# Task requirements:
Give the whole listing again, exactly as written.

# Dataset records:
------------------------------------------------
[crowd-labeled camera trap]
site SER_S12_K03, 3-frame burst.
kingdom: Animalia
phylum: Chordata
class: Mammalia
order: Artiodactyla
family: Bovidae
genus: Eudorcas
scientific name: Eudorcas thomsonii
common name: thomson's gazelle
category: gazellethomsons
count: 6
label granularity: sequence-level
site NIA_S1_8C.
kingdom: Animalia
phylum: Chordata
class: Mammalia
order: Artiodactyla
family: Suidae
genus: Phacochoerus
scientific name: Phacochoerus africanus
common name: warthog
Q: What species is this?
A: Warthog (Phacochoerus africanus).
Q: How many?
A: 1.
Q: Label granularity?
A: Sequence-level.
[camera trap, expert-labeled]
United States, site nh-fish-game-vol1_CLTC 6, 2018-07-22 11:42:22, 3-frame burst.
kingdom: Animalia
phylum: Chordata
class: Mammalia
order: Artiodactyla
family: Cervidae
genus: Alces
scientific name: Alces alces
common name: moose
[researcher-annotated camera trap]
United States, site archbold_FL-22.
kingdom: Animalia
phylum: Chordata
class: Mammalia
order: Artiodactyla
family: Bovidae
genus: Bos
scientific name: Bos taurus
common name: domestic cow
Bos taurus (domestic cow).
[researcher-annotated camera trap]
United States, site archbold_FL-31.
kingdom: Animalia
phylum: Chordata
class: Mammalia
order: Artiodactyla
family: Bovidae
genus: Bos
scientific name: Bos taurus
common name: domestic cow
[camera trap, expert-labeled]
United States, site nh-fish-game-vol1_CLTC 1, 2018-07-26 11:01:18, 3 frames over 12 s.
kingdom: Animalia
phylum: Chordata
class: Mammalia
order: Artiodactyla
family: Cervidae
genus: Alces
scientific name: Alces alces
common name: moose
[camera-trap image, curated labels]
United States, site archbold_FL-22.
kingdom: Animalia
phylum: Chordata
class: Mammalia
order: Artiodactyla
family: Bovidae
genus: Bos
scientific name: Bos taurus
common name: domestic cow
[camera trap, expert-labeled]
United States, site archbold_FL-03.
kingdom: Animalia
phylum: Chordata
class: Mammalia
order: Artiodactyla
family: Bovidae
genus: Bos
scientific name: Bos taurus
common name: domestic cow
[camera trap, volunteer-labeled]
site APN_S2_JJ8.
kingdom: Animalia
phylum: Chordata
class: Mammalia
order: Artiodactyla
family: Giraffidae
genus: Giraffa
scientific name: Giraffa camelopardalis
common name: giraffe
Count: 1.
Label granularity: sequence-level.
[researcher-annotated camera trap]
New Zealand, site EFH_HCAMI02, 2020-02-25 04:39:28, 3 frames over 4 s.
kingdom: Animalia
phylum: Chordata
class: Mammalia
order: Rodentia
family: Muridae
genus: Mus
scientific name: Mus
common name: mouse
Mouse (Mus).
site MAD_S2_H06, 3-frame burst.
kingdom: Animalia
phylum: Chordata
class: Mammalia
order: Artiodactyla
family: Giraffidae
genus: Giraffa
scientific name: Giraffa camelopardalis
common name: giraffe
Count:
------------------------------------------------
# Task output:
[crowd-labeled camera trap]
site SER_S12_K03, 3-frame burst.
kingdom: Animalia
phylum: Chordata
class: Mammalia
order: Artiodactyla
family: Bovidae
genus: Eudorcas
scientific name: Eudorcas thomsonii
common name: thomson's gazelle
category: gazellethomsons
count: 6
label granularity: sequence-level
site NIA_S1_8C.
kingdom: Animalia
phylum: Chordata
class: Mammalia
order: Artiodactyla
family: Suidae
genus: Phacochoerus
scientific name: Phacochoerus africanus
common name: warthog
Q: What species is this?
A: Warthog (Phacochoerus africanus).
Q: How many?
A: 1.
Q: Label granularity?
A: Sequence-level.
[camera trap, expert-labeled]
United States, site nh-fish-game-vol1_CLTC 6, 2018-07-22 11:42:22, 3-frame burst.
kingdom: Animalia
phylum: Chordata
class: Mammalia
order: Artiodactyla
family: Cervidae
genus: Alces
scientific name: Alces alces
common name: moose
[researcher-annotated camera trap]
United States, site archbold_FL-22.
kingdom: Animalia
phylum: Chordata
class: Mammalia
order: Artiodactyla
family: Bovidae
genus: Bos
scientific name: Bos taurus
common name: domestic cow
Bos taurus (domestic cow).
[researcher-annotated camera trap]
United States, site archbold_FL-31.
kingdom: Animalia
phylum: Chordata
class: Mammalia
order: Artiodactyla
family: Bovidae
genus: Bos
scientific name: Bos taurus
common name: domestic cow
[camera trap, expert-labeled]
United States, site nh-fish-game-vol1_CLTC 1, 2018-07-26 11:01:18, 3 frames over 12 s.
kingdom: Animalia
phylum: Chordata
class: Mammalia
order: Artiodactyla
family: Cervidae
genus: Alces
scientific name: Alces alces
common name: moose
[camera-trap image, curated labels]
United States, site archbold_FL-22.
kingdom: Animalia
phylum: Chordata
class: Mammalia
order: Artiodactyla
family: Bovidae
genus: Bos
scientific name: Bos taurus
common name: domestic cow
[camera trap, expert-labeled]
United States, site archbold_FL-03.
kingdom: Animalia
phylum: Chordata
class: Mammalia
order: Artiodactyla
family: Bovidae
genus: Bos
scientific name: Bos taurus
common name: domestic cow
[camera trap, volunteer-labeled]
site APN_S2_JJ8.
kingdom: Animalia
phylum: Chordata
class: Mammalia
order: Artiodactyla
family: Giraffidae
genus: Giraffa
scientific name: Giraffa camelopardalis
common name: giraffe
Count: 1.
Label granularity: sequence-level.
[researcher-annotated camera trap]
New Zealand, site EFH_HCAMI02, 2020-02-25 04:39:28, 3 frames over 4 s.
kingdom: Animalia
phylum: Chordata
class: Mammalia
order: Rodentia
family: Muridae
genus: Mus
scientific name: Mus
common name: mouse
Mouse (Mus).
site MAD_S2_H06, 3-frame burst.
kingdom: Animalia
phylum: Chordata
class: Mammalia
order: Artiodactyla
family: Giraffidae
genus: Giraffa
scientific name: Giraffa camelopardalis
common name: giraffe
Count:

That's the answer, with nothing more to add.